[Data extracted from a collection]
▽
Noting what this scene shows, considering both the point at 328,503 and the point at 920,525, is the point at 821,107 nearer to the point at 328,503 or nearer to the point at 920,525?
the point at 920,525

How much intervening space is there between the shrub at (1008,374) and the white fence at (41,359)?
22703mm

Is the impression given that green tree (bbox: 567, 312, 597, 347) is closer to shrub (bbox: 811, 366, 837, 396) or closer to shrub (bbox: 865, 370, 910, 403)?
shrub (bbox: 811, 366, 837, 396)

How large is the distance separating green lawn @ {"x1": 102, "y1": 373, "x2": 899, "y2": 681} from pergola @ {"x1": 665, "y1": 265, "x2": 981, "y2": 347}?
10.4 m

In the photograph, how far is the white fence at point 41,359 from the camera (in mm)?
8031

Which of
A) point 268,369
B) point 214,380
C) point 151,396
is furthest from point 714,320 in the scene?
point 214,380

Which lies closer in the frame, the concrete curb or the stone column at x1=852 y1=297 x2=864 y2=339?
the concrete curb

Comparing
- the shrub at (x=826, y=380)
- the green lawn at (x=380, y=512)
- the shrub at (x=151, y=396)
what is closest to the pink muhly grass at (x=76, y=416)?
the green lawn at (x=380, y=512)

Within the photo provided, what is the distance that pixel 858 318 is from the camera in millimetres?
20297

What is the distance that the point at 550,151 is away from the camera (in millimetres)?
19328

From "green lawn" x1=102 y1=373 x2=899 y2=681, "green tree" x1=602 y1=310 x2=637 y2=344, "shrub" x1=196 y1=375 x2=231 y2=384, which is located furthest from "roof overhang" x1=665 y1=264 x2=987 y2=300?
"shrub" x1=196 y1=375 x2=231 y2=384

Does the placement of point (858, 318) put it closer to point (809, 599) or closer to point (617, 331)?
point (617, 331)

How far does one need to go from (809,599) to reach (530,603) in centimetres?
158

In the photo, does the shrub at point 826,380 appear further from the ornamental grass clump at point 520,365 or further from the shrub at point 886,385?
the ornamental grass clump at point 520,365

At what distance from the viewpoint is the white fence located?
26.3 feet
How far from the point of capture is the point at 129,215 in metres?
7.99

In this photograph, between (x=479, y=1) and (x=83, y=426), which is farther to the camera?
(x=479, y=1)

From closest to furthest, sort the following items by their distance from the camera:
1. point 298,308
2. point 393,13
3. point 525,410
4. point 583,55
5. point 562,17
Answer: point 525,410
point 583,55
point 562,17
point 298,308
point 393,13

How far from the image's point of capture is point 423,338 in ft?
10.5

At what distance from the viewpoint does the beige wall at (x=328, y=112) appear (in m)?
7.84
△
**WHAT TO WORK ON**
Restate each entry exactly, skipping none.

**WRITTEN ANSWER**
Noting what this scene shows, considering both the point at 328,503 and the point at 920,525, is the point at 821,107 nearer to the point at 328,503 or nearer to the point at 920,525?
the point at 920,525

How much intervening space is there between the shrub at (1008,374) and the white fence at (41,359)?
22703mm

Is the impression given that green tree (bbox: 567, 312, 597, 347) is closer to shrub (bbox: 811, 366, 837, 396) or closer to shrub (bbox: 865, 370, 910, 403)?
shrub (bbox: 811, 366, 837, 396)

How large is the distance separating green lawn @ {"x1": 102, "y1": 373, "x2": 899, "y2": 681} from pergola @ {"x1": 665, "y1": 265, "x2": 981, "y2": 347}?
10.4 m

In the photograph, how far is the white fence at point 41,359 from the camera (in mm)?
8031

Which of
A) point 268,369
B) point 214,380
C) point 151,396
is furthest from point 714,320 in the scene?
point 214,380

Which lies closer in the frame, the concrete curb or the stone column at x1=852 y1=297 x2=864 y2=339?
the concrete curb

Comparing
- the shrub at (x=826, y=380)
- the green lawn at (x=380, y=512)
- the shrub at (x=151, y=396)
what is closest to the pink muhly grass at (x=76, y=416)?
the green lawn at (x=380, y=512)

Within the photo provided, what is the distance that pixel 858 318 is from the camera in millimetres?
20297

What is the distance that the point at 550,151 is away from the camera (in millimetres)?
19328

From "green lawn" x1=102 y1=373 x2=899 y2=681, "green tree" x1=602 y1=310 x2=637 y2=344, "shrub" x1=196 y1=375 x2=231 y2=384, which is located furthest from "roof overhang" x1=665 y1=264 x2=987 y2=300?
"shrub" x1=196 y1=375 x2=231 y2=384

Does the placement of point (858, 318) put it closer to point (809, 599) or closer to point (617, 331)?
point (617, 331)

How far does one need to go from (809,599) to reach (530,603) in centimetres?
158

In the photo, does the shrub at point 826,380 appear further from the ornamental grass clump at point 520,365 or further from the shrub at point 886,385?
the ornamental grass clump at point 520,365

At what distance from the viewpoint is the white fence located?
26.3 feet
How far from the point of capture is the point at 129,215 in metres?
7.99

In this photograph, between (x=479, y=1) and (x=83, y=426), which is farther to the camera?
(x=479, y=1)

From closest to furthest, sort the following items by their distance from the camera:
1. point 298,308
2. point 393,13
3. point 525,410
4. point 583,55
5. point 562,17
Answer: point 525,410
point 583,55
point 562,17
point 298,308
point 393,13

How far from the image's point of capture is point 423,338 in ft?
10.5

At what distance from the viewpoint does the beige wall at (x=328, y=112) appear (in m)?
7.84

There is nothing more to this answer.